Bitcoin’s Market Dominance
Since altcoins like Ethereum are struggling, Bitcoin’s market dominance has surged to nearly 60%, marking a four-year high. This reflects Bitcoin’s resilience as interest in other digital assets dwindles.
Even with a sideways market and decreasing cryptocurrency volatility, BTC remains the focus of investor attention. Its dominance is nearing levels not seen since 2021, indicating a shift in market sentiment where investors prefer BTC over riskier alternatives.
Ethereum and other altcoins have failed to attract significant capital due to their weak performance.
Market Volatility
Implied volatility continues to drop, with Bitcoin trading comfortably within its range.

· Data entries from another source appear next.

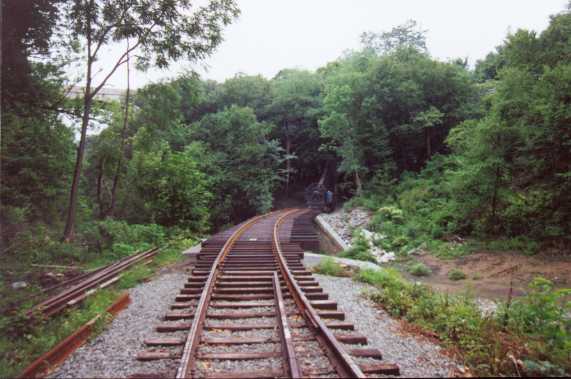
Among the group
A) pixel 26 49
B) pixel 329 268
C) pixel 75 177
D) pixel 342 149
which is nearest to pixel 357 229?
pixel 329 268

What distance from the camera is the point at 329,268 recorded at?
8039mm

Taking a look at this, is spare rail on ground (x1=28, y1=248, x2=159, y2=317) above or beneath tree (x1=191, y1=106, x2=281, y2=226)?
beneath

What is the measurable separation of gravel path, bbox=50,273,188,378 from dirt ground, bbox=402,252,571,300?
21.8ft

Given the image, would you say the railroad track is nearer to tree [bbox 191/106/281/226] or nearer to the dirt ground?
the dirt ground

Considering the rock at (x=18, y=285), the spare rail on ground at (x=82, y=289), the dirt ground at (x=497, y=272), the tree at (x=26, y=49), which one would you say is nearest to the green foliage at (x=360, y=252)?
the dirt ground at (x=497, y=272)

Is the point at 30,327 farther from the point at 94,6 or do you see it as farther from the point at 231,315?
the point at 94,6

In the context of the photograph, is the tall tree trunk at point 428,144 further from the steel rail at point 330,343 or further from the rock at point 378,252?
the steel rail at point 330,343

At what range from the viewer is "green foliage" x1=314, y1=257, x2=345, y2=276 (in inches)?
313

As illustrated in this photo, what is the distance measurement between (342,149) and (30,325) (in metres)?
20.9

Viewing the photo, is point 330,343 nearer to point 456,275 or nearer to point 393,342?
point 393,342

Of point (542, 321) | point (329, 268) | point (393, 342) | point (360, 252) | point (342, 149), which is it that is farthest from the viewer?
point (342, 149)

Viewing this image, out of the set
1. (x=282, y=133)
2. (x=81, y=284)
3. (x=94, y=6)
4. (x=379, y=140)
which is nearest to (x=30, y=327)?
(x=81, y=284)

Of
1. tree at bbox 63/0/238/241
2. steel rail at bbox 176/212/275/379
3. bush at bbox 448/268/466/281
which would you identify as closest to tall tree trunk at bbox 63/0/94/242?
tree at bbox 63/0/238/241

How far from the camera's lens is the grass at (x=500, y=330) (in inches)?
126
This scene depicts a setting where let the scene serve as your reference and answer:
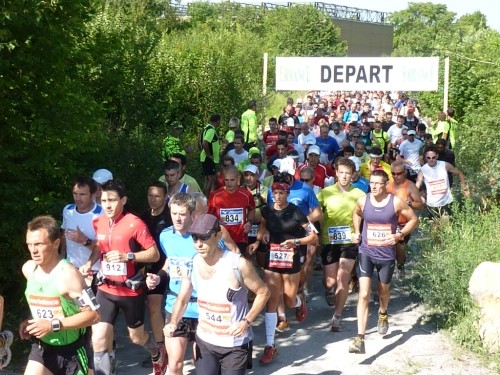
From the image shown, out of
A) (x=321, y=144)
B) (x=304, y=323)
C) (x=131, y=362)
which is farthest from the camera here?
(x=321, y=144)

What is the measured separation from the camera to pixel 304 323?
8.40 m

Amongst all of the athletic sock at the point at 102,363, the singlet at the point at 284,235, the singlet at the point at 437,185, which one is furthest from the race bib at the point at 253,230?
the singlet at the point at 437,185

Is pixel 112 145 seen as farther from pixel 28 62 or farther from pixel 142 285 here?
pixel 142 285

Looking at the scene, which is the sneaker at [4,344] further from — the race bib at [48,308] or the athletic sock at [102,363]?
the athletic sock at [102,363]

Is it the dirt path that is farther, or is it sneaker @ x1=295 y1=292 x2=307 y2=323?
sneaker @ x1=295 y1=292 x2=307 y2=323

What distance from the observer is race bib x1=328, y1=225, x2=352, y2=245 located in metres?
8.16

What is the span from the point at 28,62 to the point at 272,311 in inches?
138

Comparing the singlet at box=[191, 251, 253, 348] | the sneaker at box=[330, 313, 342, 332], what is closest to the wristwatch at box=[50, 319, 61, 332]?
the singlet at box=[191, 251, 253, 348]

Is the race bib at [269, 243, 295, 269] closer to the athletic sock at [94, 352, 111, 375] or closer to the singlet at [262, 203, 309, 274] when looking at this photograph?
the singlet at [262, 203, 309, 274]

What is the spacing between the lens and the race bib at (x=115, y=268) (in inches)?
240

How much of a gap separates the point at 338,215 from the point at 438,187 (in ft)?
10.6

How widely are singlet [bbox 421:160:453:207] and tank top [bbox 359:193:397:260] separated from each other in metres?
3.65

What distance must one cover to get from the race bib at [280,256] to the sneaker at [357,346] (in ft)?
3.26

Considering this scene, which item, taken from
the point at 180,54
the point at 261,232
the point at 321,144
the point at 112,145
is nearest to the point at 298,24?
the point at 180,54
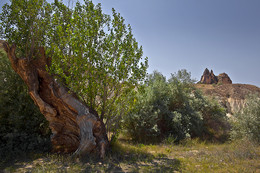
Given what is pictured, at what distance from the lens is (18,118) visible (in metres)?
8.55

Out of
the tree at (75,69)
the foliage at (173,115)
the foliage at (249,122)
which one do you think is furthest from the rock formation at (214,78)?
the tree at (75,69)

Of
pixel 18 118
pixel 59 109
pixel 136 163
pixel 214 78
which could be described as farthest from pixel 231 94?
pixel 214 78

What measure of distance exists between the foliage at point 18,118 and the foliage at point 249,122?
1149cm

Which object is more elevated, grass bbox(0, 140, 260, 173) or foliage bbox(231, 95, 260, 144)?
foliage bbox(231, 95, 260, 144)

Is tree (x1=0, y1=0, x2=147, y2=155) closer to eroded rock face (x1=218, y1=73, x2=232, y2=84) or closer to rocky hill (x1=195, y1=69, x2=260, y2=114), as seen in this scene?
rocky hill (x1=195, y1=69, x2=260, y2=114)

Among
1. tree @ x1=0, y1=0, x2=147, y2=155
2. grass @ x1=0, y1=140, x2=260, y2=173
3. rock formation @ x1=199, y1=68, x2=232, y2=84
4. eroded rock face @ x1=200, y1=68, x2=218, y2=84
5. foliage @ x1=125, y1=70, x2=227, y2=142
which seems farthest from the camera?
eroded rock face @ x1=200, y1=68, x2=218, y2=84

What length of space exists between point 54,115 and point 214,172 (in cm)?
693

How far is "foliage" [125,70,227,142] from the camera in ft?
36.2

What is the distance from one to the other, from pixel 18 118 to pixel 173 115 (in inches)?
369

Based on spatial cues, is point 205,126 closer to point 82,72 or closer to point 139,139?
point 139,139

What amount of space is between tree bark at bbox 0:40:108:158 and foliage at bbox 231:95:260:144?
A: 8.62 meters

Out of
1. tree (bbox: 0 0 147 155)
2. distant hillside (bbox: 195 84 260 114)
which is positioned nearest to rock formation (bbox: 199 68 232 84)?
distant hillside (bbox: 195 84 260 114)

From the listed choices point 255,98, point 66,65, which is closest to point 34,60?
point 66,65

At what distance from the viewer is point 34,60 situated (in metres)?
8.41
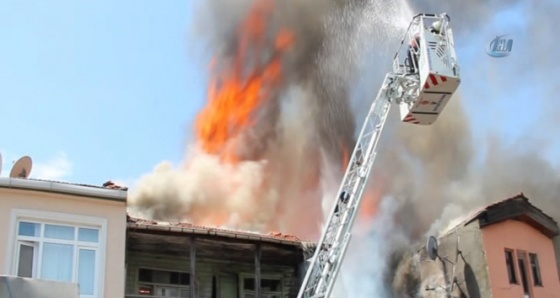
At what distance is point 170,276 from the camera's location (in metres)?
17.7

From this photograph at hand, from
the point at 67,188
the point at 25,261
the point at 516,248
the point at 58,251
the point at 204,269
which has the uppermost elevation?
the point at 67,188

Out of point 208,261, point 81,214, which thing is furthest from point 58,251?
point 208,261

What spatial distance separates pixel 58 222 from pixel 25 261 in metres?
1.03

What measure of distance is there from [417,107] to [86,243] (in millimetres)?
7752

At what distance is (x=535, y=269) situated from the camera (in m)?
21.2

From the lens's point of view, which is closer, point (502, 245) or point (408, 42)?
point (408, 42)

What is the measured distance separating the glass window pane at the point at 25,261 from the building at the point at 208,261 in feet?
7.85

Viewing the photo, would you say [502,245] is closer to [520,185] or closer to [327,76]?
[520,185]

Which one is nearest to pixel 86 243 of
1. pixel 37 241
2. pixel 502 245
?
pixel 37 241

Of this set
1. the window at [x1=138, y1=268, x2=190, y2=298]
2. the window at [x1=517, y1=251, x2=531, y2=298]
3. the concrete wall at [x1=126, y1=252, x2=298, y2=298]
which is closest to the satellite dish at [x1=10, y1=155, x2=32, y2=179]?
the concrete wall at [x1=126, y1=252, x2=298, y2=298]

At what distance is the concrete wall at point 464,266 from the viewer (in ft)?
65.6

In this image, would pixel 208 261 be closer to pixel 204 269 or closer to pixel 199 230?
pixel 204 269

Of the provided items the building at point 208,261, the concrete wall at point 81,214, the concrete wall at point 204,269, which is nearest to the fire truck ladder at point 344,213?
the building at point 208,261

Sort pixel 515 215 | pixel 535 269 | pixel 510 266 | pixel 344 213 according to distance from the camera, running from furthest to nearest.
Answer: pixel 535 269 → pixel 515 215 → pixel 510 266 → pixel 344 213
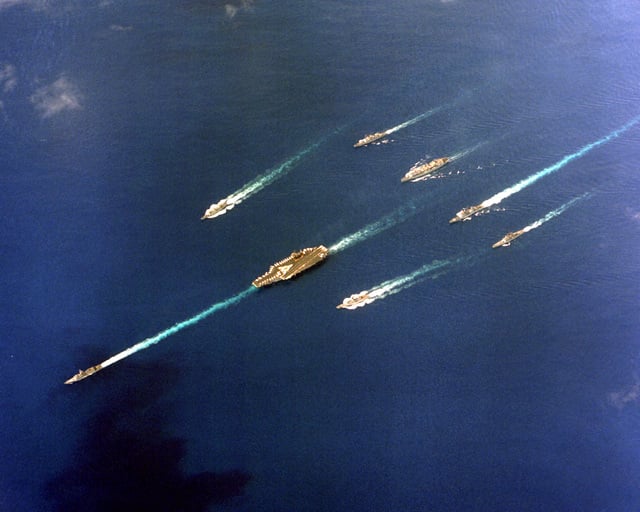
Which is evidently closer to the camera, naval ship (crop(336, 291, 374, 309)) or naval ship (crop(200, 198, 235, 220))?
naval ship (crop(336, 291, 374, 309))

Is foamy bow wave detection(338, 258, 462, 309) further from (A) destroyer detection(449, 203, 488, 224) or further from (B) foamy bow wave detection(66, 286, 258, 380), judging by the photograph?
(B) foamy bow wave detection(66, 286, 258, 380)

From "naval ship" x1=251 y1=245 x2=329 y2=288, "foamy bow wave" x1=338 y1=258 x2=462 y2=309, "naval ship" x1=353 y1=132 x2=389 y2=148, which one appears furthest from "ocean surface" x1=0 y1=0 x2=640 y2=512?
"naval ship" x1=251 y1=245 x2=329 y2=288

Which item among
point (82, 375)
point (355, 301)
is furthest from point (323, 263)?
point (82, 375)

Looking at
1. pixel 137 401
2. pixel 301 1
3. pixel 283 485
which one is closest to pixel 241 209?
pixel 137 401

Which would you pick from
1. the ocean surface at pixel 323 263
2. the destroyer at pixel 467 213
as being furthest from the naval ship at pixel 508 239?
the destroyer at pixel 467 213

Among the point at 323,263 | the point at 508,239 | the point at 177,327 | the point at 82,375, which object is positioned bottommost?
the point at 508,239

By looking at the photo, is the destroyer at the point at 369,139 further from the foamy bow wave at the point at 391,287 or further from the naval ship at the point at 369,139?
the foamy bow wave at the point at 391,287

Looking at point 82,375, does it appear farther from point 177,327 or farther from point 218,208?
point 218,208

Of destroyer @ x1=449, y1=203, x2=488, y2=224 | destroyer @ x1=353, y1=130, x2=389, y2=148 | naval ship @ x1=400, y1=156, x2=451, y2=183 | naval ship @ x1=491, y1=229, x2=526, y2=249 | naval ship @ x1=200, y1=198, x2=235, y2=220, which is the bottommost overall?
naval ship @ x1=491, y1=229, x2=526, y2=249
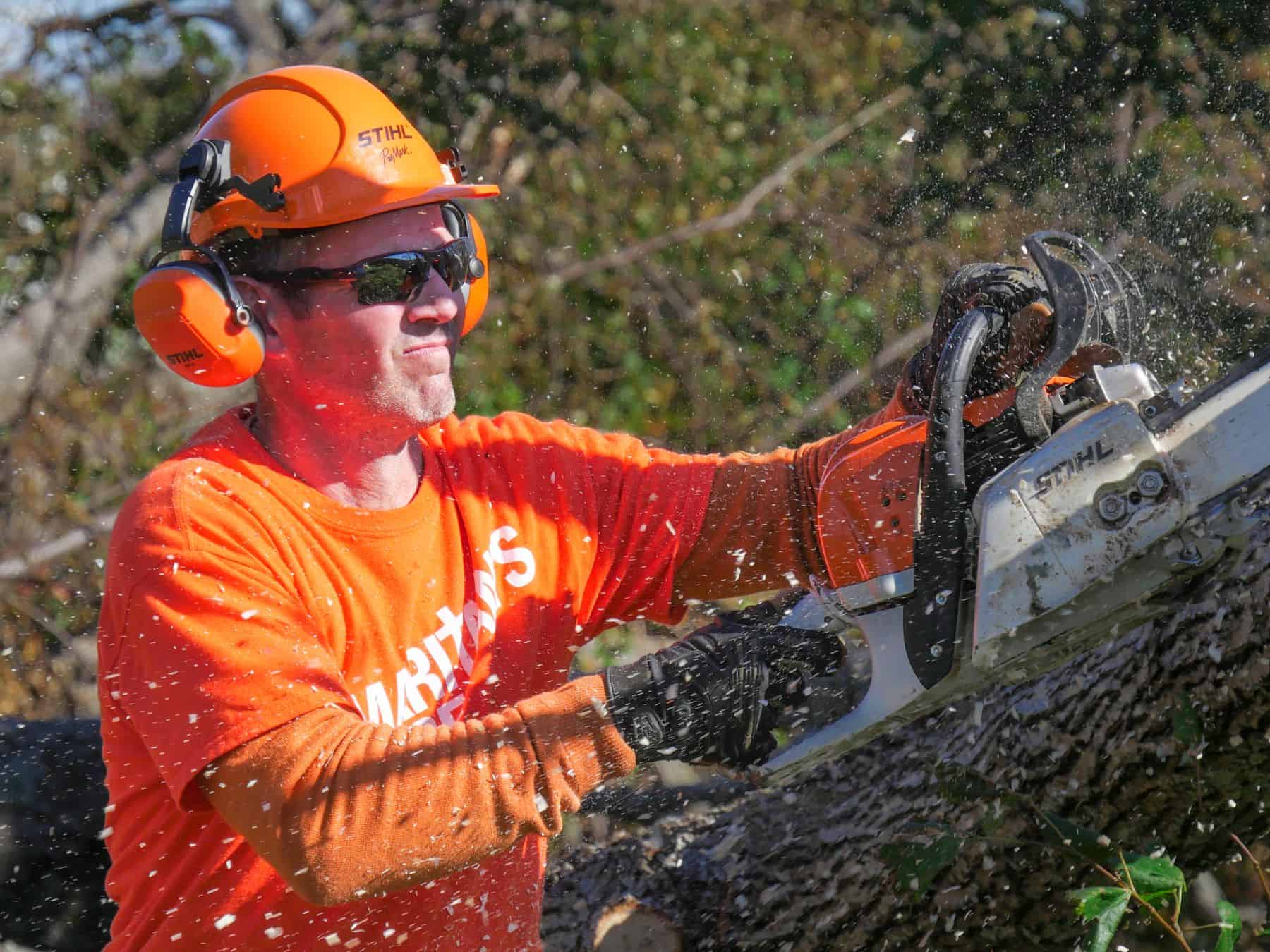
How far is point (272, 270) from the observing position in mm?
2250

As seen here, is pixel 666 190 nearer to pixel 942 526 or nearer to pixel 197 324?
pixel 197 324

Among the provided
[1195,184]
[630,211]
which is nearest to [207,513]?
[630,211]

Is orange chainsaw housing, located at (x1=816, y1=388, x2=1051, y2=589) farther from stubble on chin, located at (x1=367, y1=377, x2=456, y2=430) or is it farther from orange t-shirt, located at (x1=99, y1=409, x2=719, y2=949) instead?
stubble on chin, located at (x1=367, y1=377, x2=456, y2=430)

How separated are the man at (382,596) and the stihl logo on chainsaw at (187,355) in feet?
0.50

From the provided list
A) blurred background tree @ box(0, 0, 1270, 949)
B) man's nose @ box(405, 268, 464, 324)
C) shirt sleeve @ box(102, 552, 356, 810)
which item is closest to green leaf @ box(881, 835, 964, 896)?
shirt sleeve @ box(102, 552, 356, 810)

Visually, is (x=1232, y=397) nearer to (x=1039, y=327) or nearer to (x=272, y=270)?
(x=1039, y=327)

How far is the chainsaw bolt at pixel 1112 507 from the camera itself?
1.76 m

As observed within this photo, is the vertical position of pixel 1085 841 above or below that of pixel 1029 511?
below

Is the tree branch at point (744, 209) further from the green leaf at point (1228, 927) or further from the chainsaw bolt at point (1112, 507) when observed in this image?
the green leaf at point (1228, 927)

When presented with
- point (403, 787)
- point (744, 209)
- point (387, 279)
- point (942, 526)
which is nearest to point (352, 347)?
point (387, 279)

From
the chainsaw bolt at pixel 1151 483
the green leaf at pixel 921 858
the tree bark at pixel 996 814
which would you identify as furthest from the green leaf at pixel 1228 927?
the chainsaw bolt at pixel 1151 483

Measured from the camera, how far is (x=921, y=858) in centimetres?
209

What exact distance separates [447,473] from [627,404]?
12.3ft

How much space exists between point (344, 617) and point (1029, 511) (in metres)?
1.16
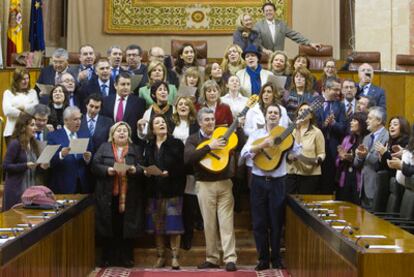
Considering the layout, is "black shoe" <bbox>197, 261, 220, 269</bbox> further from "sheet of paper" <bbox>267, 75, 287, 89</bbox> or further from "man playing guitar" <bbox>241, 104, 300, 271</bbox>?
"sheet of paper" <bbox>267, 75, 287, 89</bbox>

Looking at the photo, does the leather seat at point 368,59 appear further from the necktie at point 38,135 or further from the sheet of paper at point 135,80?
the necktie at point 38,135

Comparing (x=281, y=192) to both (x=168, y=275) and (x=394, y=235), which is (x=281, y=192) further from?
(x=394, y=235)

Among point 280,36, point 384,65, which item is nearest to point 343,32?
point 384,65

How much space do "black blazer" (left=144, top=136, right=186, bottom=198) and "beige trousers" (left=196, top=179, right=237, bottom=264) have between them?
218 mm

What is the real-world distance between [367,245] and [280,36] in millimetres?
6820

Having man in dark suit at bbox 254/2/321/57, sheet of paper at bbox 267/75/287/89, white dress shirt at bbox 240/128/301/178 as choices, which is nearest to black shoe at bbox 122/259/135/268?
white dress shirt at bbox 240/128/301/178

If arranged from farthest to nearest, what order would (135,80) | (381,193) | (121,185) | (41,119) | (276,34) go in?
(276,34)
(135,80)
(41,119)
(121,185)
(381,193)

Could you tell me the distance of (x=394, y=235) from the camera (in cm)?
553

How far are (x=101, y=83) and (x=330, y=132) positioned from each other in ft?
7.80

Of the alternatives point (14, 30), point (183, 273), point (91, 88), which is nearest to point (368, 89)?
point (91, 88)

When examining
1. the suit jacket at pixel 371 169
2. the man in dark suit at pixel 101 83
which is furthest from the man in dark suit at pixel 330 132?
the man in dark suit at pixel 101 83

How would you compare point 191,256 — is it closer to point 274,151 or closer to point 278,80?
point 274,151

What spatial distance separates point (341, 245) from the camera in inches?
212

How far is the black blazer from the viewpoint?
838 cm
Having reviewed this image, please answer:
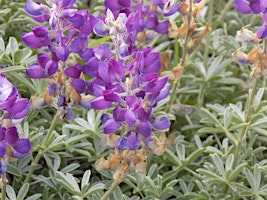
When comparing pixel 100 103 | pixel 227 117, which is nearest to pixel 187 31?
pixel 227 117

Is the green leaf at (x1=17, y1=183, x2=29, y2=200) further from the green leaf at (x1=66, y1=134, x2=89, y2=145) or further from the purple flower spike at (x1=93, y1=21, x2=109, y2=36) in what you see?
the purple flower spike at (x1=93, y1=21, x2=109, y2=36)

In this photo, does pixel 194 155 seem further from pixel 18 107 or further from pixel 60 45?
pixel 18 107

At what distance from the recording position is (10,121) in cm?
184

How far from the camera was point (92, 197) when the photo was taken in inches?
87.6

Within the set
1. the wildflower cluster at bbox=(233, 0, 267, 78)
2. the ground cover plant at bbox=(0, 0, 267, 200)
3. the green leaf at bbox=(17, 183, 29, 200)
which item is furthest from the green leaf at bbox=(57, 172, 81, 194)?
the wildflower cluster at bbox=(233, 0, 267, 78)

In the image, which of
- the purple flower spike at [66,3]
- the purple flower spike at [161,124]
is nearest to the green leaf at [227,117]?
the purple flower spike at [161,124]

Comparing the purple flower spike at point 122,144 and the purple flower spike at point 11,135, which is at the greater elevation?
the purple flower spike at point 11,135

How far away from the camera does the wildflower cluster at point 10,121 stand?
5.78ft

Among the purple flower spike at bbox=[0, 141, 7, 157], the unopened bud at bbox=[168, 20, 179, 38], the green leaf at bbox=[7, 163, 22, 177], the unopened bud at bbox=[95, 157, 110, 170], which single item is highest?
the unopened bud at bbox=[168, 20, 179, 38]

Recent data shows seven-day realized volatility has decreased to 36%, reflecting market stagnation. The absence of significant crypto-specific catalysts has led to this predictable trend, causing price movements to align more with broader macroeconomic trends.
Bitcoin remains correlated with stocks, suggesting that its direction will be influenced by larger financial market trends. Despite various macroeconomic uncertainties, such as inflation and potential regulatory changes, Bitcoin has remained stable.
Following January’s expiration, open interest in the cryptocurrency options market hasn’t seen notable growth. This indicates that traders are adopting a passive approach, waiting for concrete developments instead of reacting to speculative sentiments.
With many traders opting for short-term strategies like range-bound trading and near-term volatility selling, the market appears uncertain on whether to bet on volatility. This resembles market conditions from mid-2023 when Bitcoin struggled to escape its broad trading range.